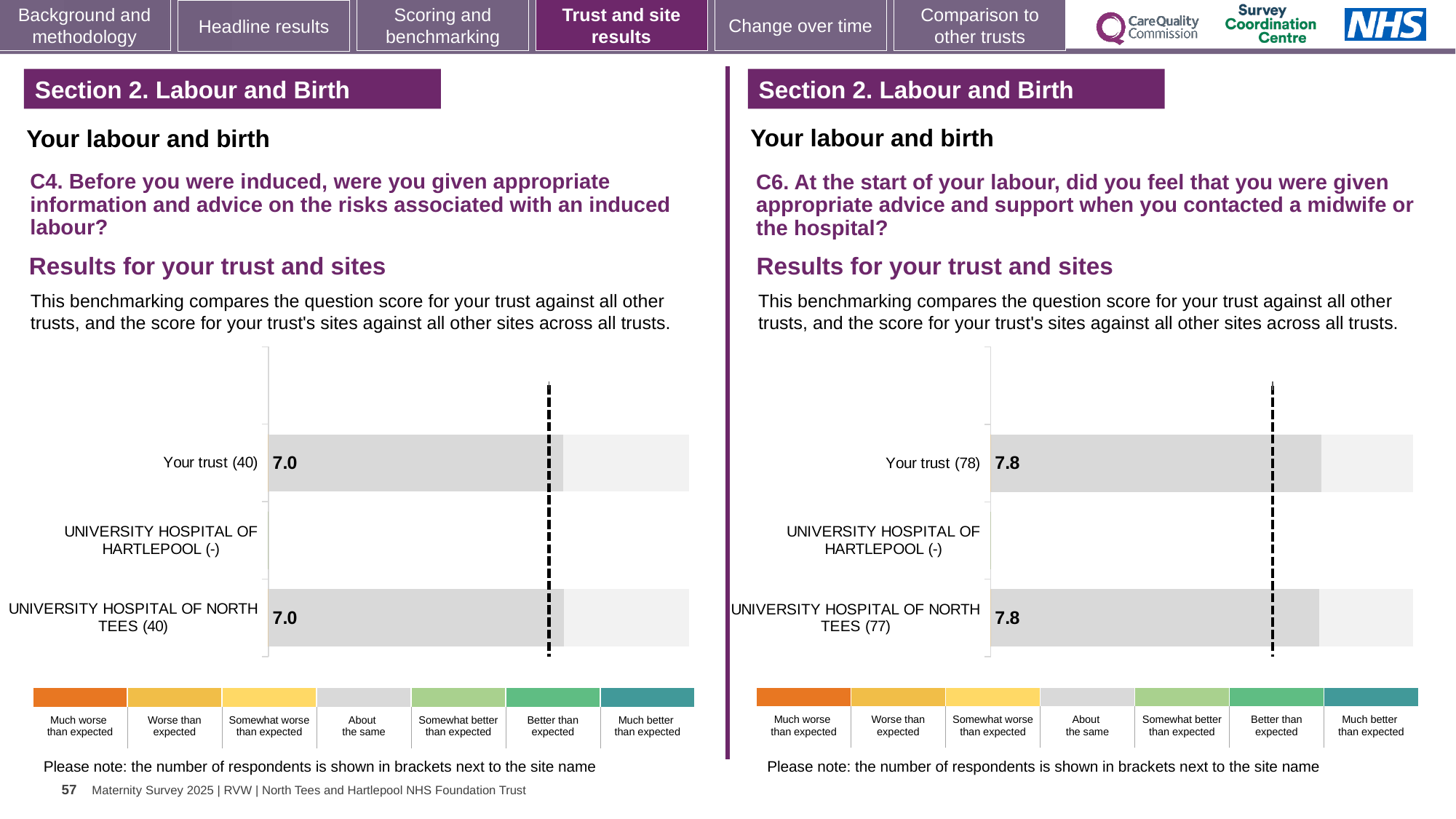
On the right chart (C6), what is the difference between the score for Your trust and the score for University Hospital of North Tees? 0.0 On the right chart (C6), how many respondents are shown in brackets for University Hospital of North Tees? 77 Is the score for Your trust on the right chart (C6) greater or less than the score for Your trust on the left chart (C4)? greater On the left chart (C4), what is the score for Your trust? 7.0 On the left chart (C4), how many respondents are shown in brackets for Your trust? 40 How many site/trust categories are listed on the left chart (C4)? 3 How many benchmark categories does the colour key below the right chart (C6) list? 7 On the left chart (C4), what is the score for University Hospital of North Tees? 7.0 What kind of chart is used on the right (C6) to show the results for your trust and sites? Bar chart On the right chart (C6), what is the score for University Hospital of North Tees? 7.8 On the right chart (C6), what is the score for Your trust? 7.8 On the left chart (C4), which category has no bar plotted? UNIVERSITY HOSPITAL OF HARTLEPOOL (-)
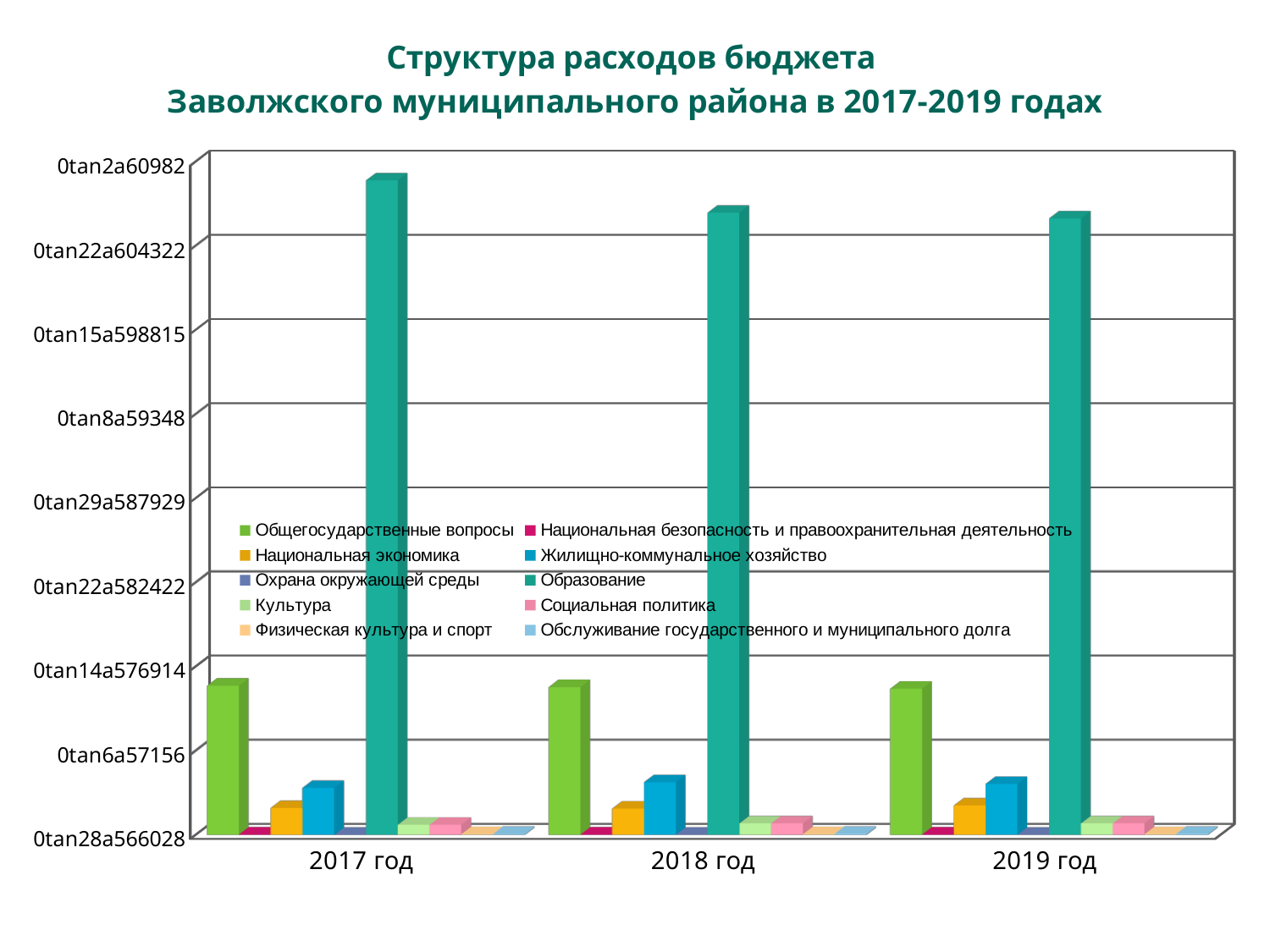
In 2019, which is larger: Общегосударственные вопросы or Национальная экономика? Общегосударственные вопросы How many years (categories) are shown on the x axis? 3 Which expenditure category has the tallest bar in 2019? Образование In 2018, which is larger: Жилищно-коммунальное хозяйство or Национальная экономика? Жилищно-коммунальное хозяйство In which year is the bar for Образование the highest? 2017 год How many series does the legend list? 10 What is the title of the chart? Структура расходов бюджета Заволжского муниципального района в 2017-2019 годах Does the value for Образование rise or fall from 2017 to 2019? fall Which expenditure category has the tallest bar in 2017? Образование What kind of chart is shown on the slide? bar chart In 2017, which is larger: Образование or Общегосударственные вопросы? Образование Which series is shown in green (the tallest bars)? Образование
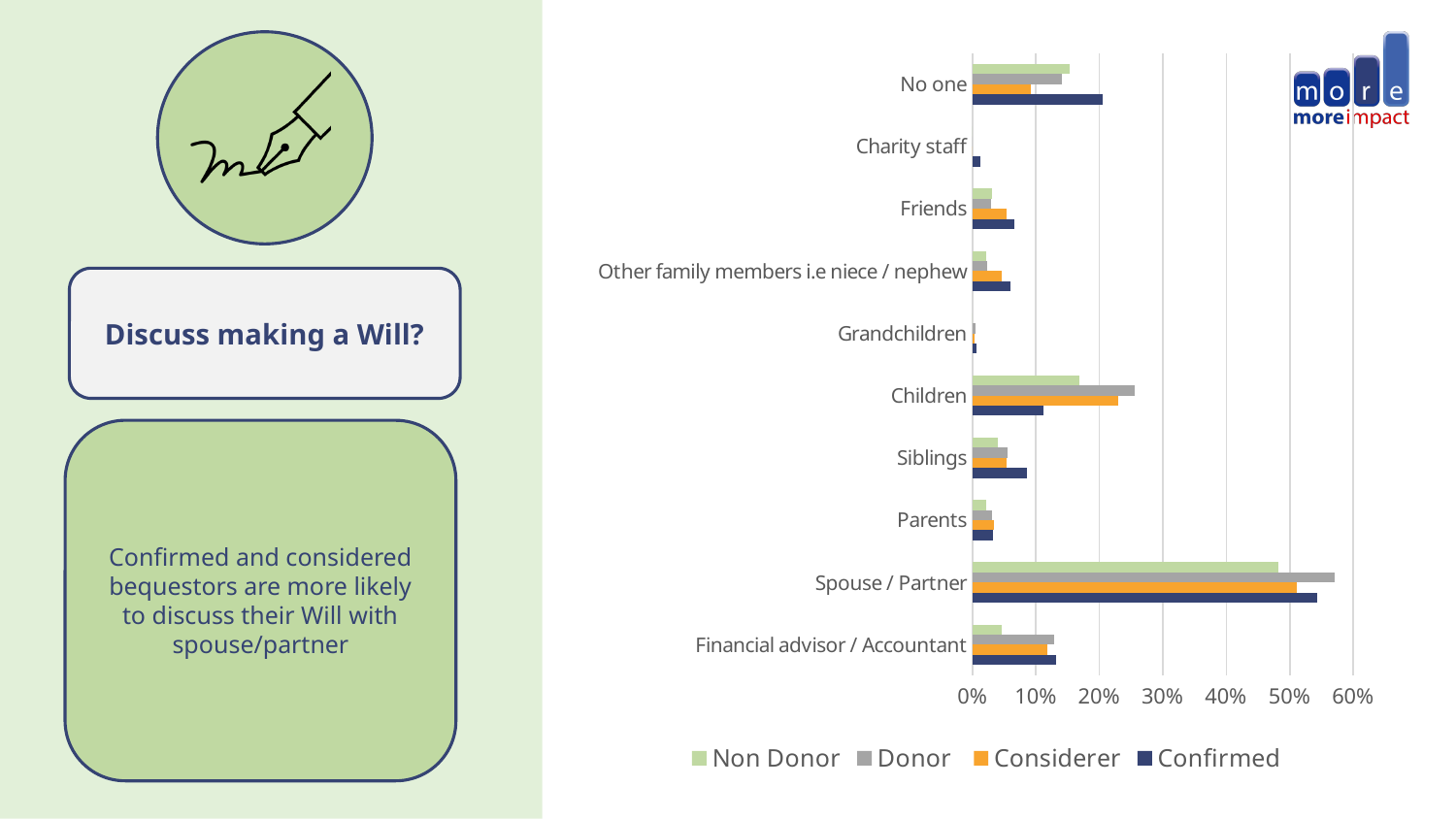
Is the Non Donor value for Spouse / Partner greater or less than 50%? less Is the Donor value for Children greater or less than 20%? greater Which category has the highest value for the Confirmed series? Spouse / Partner How many categories are shown on the chart's vertical axis? 10 What kind of chart is shown on the slide? bar chart Which series is listed last in the chart's legend? Confirmed How many series does the chart's legend list? 4 Which category has the highest value for the Non Donor series? Spouse / Partner Is the Non Donor value for Financial advisor / Accountant greater or less than 10%? less For the Children category, which is larger: the Donor value or the Confirmed value? Donor For the No one category, which is larger: the Confirmed value or the Non Donor value? Confirmed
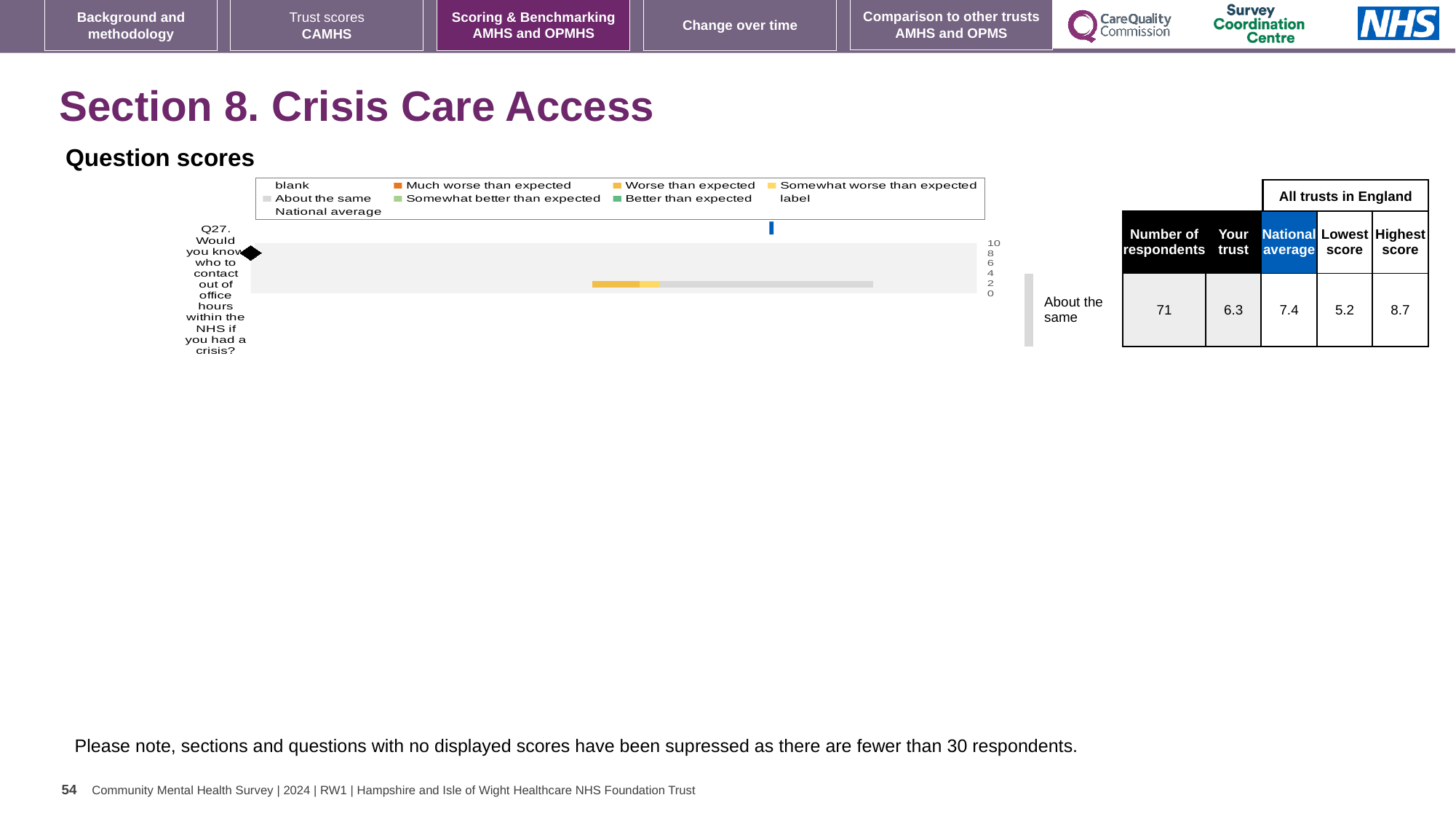
How many survey questions are plotted in the 'Question scores' chart? 1 In the legend of the 'Question scores' chart, what colour represents 'Much worse than expected'? Orange For Q27, which is larger: the 'Your trust' score or the national average? National average What kind of chart is shown under 'Question scores'? bar chart What benchmark category label is shown next to the Q27 bar in the 'Question scores' chart? About the same For Q27, what is the difference between the highest score and the lowest score among all trusts in England? 3.5 In the table beside the 'Question scores' chart, what is the highest score among all trusts in England for Q27? 8.7 In the table beside the 'Question scores' chart, how many respondents answered Q27? 71 In the table beside the 'Question scores' chart, what is the national average score for Q27? 7.4 In the table beside the 'Question scores' chart, what is the lowest score among all trusts in England for Q27? 5.2 For Q27, what is the difference between the national average and the 'Your trust' score? 1.1 In the table beside the 'Question scores' chart, what is the 'Your trust' score for Q27? 6.3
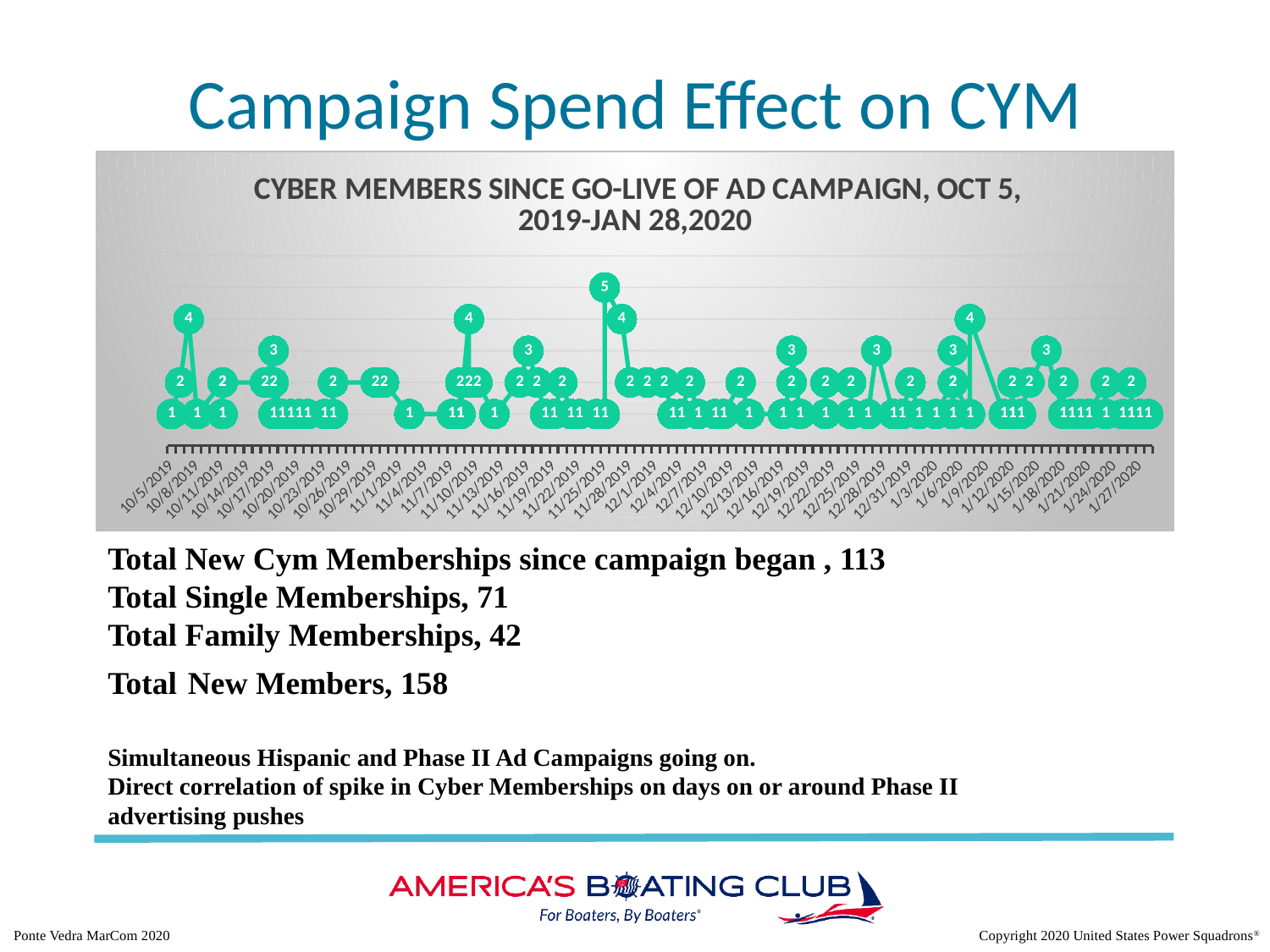
What colour are the data point markers on the line? Green Does the line show a steady rise over the period, or does it fluctuate? It fluctuates What kind of chart is shown on the slide? Line chart What is the highest daily value plotted on the chart? 5 What is the lowest daily value plotted on the chart? 1 What is the last date label on the x axis? 1/27/2020 What is the title of the chart? Cyber Members Since Go-Live of Ad Campaign, Oct 5, 2019-Jan 28,2020 What is the difference between the highest and lowest plotted values? 4 What is the first date label on the x axis? 10/5/2019 How many times does the plotted value reach 4? 4 How many times does the plotted value reach 5? 1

____________________

• [Task statement]: Write out all the lines above word for word, leaving out the pictures.

• [Task output]:
On the right chart (C6), what is the difference between the score for Your trust and the score for University Hospital of North Tees? 0.0 On the right chart (C6), how many respondents are shown in brackets for University Hospital of North Tees? 77 Is the score for Your trust on the right chart (C6) greater or less than the score for Your trust on the left chart (C4)? greater On the left chart (C4), what is the score for Your trust? 7.0 On the left chart (C4), how many respondents are shown in brackets for Your trust? 40 How many site/trust categories are listed on the left chart (C4)? 3 How many benchmark categories does the colour key below the right chart (C6) list? 7 On the left chart (C4), what is the score for University Hospital of North Tees? 7.0 What kind of chart is used on the right (C6) to show the results for your trust and sites? Bar chart On the right chart (C6), what is the score for University Hospital of North Tees? 7.8 On the right chart (C6), what is the score for Your trust? 7.8 On the left chart (C4), which category has no bar plotted? UNIVERSITY HOSPITAL OF HARTLEPOOL (-)
In 2019, which is larger: Общегосударственные вопросы or Национальная экономика? Общегосударственные вопросы How many years (categories) are shown on the x axis? 3 Which expenditure category has the tallest bar in 2019? Образование In 2018, which is larger: Жилищно-коммунальное хозяйство or Национальная экономика? Жилищно-коммунальное хозяйство In which year is the bar for Образование the highest? 2017 год How many series does the legend list? 10 What is the title of the chart? Структура расходов бюджета Заволжского муниципального района в 2017-2019 годах Does the value for Образование rise or fall from 2017 to 2019? fall Which expenditure category has the tallest bar in 2017? Образование What kind of chart is shown on the slide? bar chart In 2017, which is larger: Образование or Общегосударственные вопросы? Образование Which series is shown in green (the tallest bars)? Образование
Is the Non Donor value for Spouse / Partner greater or less than 50%? less Is the Donor value for Children greater or less than 20%? greater Which category has the highest value for the Confirmed series? Spouse / Partner How many categories are shown on the chart's vertical axis? 10 What kind of chart is shown on the slide? bar chart Which series is listed last in the chart's legend? Confirmed How many series does the chart's legend list? 4 Which category has the highest value for the Non Donor series? Spouse / Partner Is the Non Donor value for Financial advisor / Accountant greater or less than 10%? less For the Children category, which is larger: the Donor value or the Confirmed value? Donor For the No one category, which is larger: the Confirmed value or the Non Donor value? Confirmed
How many survey questions are plotted in the 'Question scores' chart? 1 In the legend of the 'Question scores' chart, what colour represents 'Much worse than expected'? Orange For Q27, which is larger: the 'Your trust' score or the national average? National average What kind of chart is shown under 'Question scores'? bar chart What benchmark category label is shown next to the Q27 bar in the 'Question scores' chart? About the same For Q27, what is the difference between the highest score and the lowest score among all trusts in England? 3.5 In the table beside the 'Question scores' chart, what is the highest score among all trusts in England for Q27? 8.7 In the table beside the 'Question scores' chart, how many respondents answered Q27? 71 In the table beside the 'Question scores' chart, what is the national average score for Q27? 7.4 In the table beside the 'Question scores' chart, what is the lowest score among all trusts in England for Q27? 5.2 For Q27, what is the difference between the national average and the 'Your trust' score? 1.1 In the table beside the 'Question scores' chart, what is the 'Your trust' score for Q27? 6.3
What colour are the data point markers on the line? Green Does the line show a steady rise over the period, or does it fluctuate? It fluctuates What kind of chart is shown on the slide? Line chart What is the highest daily value plotted on the chart? 5 What is the lowest daily value plotted on the chart? 1 What is the last date label on the x axis? 1/27/2020 What is the title of the chart? Cyber Members Since Go-Live of Ad Campaign, Oct 5, 2019-Jan 28,2020 What is the difference between the highest and lowest plotted values? 4 What is the first date label on the x axis? 10/5/2019 How many times does the plotted value reach 4? 4 How many times does the plotted value reach 5? 1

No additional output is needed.